1. Startseite
  2. >
  3. Lokal
  4. >
  5. Nachrichten Wernigerode
  6. >
  7. Großfeuer - Badesaison fällt ins Wasser

Flammen vernichten Techniktrakt des Wernigeröder Waldhofbads / Blitzschlag als Ursache ermittelt Großfeuer - Badesaison fällt ins Wasser

04.05.2012, 03:15

Der Techniktrakt des Wernigeröder Waldhofbads ist in der Nacht zu gestern durch einen Brand verwüstet worden. Acht Feuerwehrleute sind dabei durch austretendes Chlorgas leicht verletzt worden. Die Ursache ist ein Blitzschlag. Der Sachschaden liegt wohl im sechsstelligen Bereich.
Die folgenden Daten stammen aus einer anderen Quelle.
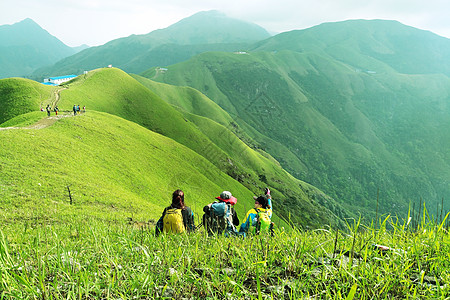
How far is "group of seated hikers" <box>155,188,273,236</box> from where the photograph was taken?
6.19m

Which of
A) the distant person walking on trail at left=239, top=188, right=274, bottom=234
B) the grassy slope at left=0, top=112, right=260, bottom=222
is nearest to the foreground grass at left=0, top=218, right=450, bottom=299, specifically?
the grassy slope at left=0, top=112, right=260, bottom=222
Wernigerode l "Ich bin gegen 1.30 Uhr von einem lauten Knall wach geworden", sagt Klaus-Dieter Schulle. "Als ich aus dem Fenster schaute, sah ich dann, dass nebenan im Waldhofbad ein Dach eingestürzt war." Schulle wohnt direkt neben der Anlage, auf der in der Nacht zu gestern der Brand ausgebrochen war. "Angst um mein Haus hatte ich nicht, schließlich liegt zwischen den Flammen und meinem Grundstück noch ein Schwimmbecken", so der Wernigeröder.

Rückblende: Am Morgen gegen 0.55 Uhr hatten Beamte einer Funkstreife Rauch über dem Komplex an der Waldhofstraße bemerkt. Als die Polizisten nachschauten, entdeckten sie eine meterhohe Feuersäule, die sich durch das Dach des Versorgungstraktes fraß.
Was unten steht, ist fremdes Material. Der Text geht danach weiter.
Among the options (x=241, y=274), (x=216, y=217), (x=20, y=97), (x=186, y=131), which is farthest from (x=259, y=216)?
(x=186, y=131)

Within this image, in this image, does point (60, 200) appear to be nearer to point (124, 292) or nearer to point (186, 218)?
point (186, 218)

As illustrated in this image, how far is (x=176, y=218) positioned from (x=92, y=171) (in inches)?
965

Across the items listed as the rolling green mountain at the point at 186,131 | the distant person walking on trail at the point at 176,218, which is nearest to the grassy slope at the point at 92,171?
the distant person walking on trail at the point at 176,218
Nach dem sofort ausgelösten Großalarm eilten insgesamt 90 Kameraden der Freiwilligen Feuerwehren Wernigerode, Silstedt, Reddeber, Minsleben, Benzingerode, Darlingerode und der Hauptamtlichen Wachbereitschaft Wernigerode mit elf Fahrzeugen zum Ort des Geschehens.

Laut Polizeirat Peter Pogunke bildete sich um 1.30 Uhr Chlorgas. Die Chemikalie war im Gebäude als Granulat gelagert und mit dem Löschwasser in Berührung gekommen. Der Sprecher des Halberstädter Harzreviers: "Aus diesem Grund wurde gegen 2.10 Uhr der ABC-Trupp der Feuerwehr Wernigerode eingesetzt." Kurz nur hatten dessen Spezialisten Überschreitungen der zulässigen Chlorgaswerte gemessen. Pogunke: "Es bestand jedoch zu keinem Zeitpunkt eine Gefahr für die Anwohner rund um das Waldhofbad."

"Jeder hat gewusst, was zu tun ist und wen er ansprechen muss."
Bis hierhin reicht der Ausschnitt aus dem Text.